Why? Because your body has limited emotional capacity - so if you avoid processing feelings (by distracting yourself) - then they build up and overwhelm you, eventually distorting your thoughts and breeding anxieties.
They might go from 'it's unfair that person treated me badly' - too 'I must deserve to be treated badly' - or from 'that event was scary' - too 'I'm incapable of anything like that again'. Rather than - 'that persons behaviour isn't acceptable and I didn't deserve it' or 'I may need to practice / get support to learn to do that thing'.
This is especially common when you experience overwhelming events growing up or later in life without support or encouragement. So what can you do instead?
C. Start to notice, name and write your feelings down.
It can be tricky at first, but it's a skill you can learn. If finding the right words is hard - use the emotional vocabulary map below (click on it to enlarge/print). Pause and try to name what you’re feeling and what thoughts connect to it.
Phrases like 'I feel sad or frustrated or disappointed because........happened. Or..........happened earlier and I felt anxious, upset or angry because.......' may help as a starter.

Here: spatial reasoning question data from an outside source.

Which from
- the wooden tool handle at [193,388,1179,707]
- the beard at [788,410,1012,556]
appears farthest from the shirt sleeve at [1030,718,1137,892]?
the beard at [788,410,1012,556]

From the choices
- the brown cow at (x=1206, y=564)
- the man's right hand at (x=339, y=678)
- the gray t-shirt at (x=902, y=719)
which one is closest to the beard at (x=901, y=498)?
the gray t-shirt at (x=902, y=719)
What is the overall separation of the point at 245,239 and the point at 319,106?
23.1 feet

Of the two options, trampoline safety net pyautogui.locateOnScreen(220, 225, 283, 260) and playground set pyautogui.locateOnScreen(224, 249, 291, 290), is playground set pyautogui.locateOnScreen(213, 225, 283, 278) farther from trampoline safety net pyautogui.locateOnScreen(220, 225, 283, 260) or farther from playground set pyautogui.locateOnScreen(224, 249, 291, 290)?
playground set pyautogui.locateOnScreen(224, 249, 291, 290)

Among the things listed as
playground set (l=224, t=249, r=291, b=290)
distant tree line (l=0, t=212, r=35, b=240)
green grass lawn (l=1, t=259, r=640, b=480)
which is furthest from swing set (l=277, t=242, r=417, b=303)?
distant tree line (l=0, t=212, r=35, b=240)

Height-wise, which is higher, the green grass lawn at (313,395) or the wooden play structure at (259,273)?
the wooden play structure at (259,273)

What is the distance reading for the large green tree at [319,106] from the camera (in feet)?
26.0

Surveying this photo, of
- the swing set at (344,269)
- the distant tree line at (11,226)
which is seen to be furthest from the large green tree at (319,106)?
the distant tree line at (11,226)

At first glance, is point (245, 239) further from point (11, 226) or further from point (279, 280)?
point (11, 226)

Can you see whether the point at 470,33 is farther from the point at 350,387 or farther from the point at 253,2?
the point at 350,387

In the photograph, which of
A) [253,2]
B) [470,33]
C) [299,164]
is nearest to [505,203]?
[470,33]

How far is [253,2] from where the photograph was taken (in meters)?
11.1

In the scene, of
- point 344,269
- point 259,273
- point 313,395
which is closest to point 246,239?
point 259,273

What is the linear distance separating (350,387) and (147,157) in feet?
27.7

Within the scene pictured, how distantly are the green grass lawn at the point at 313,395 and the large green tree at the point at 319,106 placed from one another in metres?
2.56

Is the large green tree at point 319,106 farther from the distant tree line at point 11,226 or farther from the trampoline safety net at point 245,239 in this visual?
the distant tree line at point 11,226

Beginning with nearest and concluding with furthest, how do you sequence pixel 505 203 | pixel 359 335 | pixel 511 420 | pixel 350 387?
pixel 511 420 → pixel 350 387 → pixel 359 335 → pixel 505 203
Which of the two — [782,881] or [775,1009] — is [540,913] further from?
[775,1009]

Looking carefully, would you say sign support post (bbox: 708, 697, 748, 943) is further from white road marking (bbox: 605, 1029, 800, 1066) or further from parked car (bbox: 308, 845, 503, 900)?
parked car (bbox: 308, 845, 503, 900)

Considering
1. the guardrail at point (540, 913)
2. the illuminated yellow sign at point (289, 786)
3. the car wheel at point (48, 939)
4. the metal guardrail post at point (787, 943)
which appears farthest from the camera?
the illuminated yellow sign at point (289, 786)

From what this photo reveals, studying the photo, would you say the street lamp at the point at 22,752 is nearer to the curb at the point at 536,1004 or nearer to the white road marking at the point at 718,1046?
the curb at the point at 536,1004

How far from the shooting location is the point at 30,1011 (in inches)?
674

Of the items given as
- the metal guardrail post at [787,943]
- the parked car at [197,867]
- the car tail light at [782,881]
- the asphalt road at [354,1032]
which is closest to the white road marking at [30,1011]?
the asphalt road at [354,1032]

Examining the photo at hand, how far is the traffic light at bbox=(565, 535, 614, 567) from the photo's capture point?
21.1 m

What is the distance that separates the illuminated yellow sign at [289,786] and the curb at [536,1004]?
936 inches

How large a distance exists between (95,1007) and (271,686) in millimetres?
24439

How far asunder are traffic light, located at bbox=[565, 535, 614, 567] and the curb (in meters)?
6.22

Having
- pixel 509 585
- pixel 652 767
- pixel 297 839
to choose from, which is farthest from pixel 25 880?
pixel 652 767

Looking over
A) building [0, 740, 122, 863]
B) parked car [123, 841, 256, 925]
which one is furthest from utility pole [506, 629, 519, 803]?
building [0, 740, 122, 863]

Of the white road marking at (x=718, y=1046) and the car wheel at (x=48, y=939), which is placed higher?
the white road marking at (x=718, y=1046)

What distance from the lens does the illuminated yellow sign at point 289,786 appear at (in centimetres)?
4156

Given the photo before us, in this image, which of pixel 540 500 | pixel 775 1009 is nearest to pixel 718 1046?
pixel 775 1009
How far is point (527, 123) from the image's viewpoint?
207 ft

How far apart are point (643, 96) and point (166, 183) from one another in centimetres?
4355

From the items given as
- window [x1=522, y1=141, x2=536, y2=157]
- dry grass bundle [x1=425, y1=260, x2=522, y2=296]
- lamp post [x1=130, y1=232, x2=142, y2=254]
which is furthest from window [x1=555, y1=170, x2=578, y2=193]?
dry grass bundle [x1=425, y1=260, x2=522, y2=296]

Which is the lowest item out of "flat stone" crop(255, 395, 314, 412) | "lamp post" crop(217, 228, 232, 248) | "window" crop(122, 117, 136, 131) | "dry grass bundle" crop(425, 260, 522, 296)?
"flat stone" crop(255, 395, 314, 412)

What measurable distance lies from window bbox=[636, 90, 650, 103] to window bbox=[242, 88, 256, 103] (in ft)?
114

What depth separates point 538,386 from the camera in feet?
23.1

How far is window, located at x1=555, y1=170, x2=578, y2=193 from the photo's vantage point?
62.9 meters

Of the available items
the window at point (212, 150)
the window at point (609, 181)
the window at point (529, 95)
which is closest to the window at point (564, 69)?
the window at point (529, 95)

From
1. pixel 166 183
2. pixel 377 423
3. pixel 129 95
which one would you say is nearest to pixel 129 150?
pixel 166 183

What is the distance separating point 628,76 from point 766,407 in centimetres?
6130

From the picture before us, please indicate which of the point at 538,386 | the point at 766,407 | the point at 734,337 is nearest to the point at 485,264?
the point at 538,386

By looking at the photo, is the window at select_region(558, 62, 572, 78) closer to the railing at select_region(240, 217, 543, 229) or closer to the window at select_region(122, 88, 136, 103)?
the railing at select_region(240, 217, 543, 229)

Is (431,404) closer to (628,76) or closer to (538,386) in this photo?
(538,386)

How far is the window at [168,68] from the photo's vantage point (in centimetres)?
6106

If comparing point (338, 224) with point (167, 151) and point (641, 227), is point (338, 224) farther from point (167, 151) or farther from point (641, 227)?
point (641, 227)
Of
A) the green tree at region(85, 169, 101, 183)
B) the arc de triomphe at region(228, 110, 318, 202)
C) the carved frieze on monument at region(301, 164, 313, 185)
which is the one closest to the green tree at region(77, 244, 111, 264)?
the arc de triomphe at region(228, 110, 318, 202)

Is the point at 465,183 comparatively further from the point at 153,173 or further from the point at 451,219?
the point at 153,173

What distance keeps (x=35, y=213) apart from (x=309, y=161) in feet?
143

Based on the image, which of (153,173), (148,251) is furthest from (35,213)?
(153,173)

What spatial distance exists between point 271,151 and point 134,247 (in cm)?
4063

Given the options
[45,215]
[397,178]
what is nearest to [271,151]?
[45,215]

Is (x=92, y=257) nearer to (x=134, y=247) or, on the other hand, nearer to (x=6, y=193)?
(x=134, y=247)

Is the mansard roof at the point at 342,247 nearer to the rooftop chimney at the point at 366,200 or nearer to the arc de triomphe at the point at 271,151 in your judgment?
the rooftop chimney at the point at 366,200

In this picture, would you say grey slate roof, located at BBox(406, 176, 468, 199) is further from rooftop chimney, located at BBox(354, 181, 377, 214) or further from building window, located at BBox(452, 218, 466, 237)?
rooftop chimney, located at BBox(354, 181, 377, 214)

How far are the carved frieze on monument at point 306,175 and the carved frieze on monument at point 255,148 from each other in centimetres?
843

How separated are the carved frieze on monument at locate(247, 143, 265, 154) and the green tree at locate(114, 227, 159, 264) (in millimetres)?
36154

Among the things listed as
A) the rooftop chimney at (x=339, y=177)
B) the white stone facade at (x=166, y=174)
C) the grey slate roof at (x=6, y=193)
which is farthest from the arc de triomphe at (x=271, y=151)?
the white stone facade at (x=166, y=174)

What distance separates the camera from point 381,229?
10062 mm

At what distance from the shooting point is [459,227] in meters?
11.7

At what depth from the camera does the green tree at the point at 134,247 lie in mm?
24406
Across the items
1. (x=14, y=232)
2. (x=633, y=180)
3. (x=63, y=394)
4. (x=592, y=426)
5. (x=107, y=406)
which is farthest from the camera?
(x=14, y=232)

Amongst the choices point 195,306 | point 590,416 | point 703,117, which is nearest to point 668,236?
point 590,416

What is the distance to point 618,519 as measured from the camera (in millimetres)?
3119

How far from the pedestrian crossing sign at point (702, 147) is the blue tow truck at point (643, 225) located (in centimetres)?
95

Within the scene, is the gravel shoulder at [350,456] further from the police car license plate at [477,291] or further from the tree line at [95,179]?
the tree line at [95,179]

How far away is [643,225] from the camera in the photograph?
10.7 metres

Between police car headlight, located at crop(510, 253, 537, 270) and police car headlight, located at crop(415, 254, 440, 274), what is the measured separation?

Know that there isn’t a ‘right’ way to do it, so start badly and things will become clearer as you go. You might like to try writing a poem or short story - Written Road shows how a client used poetic writing to support a successful therapeutic process. Or for more examples see Writing Therapy.
Tough feelings rarely make sense until you pause to untangle them and expression through writing is one way to do so. The more you do, the better you’ll get to know yourself, the more capacity you'll retain for new experiences - and navigating life will become easier. That doesn't mean life will be easy - just easier than it would if you suppress too much of what you feel : ). You might get a bit emotional but this should pass. If it doesn’t, pause and use the breathing technique here and try again later on.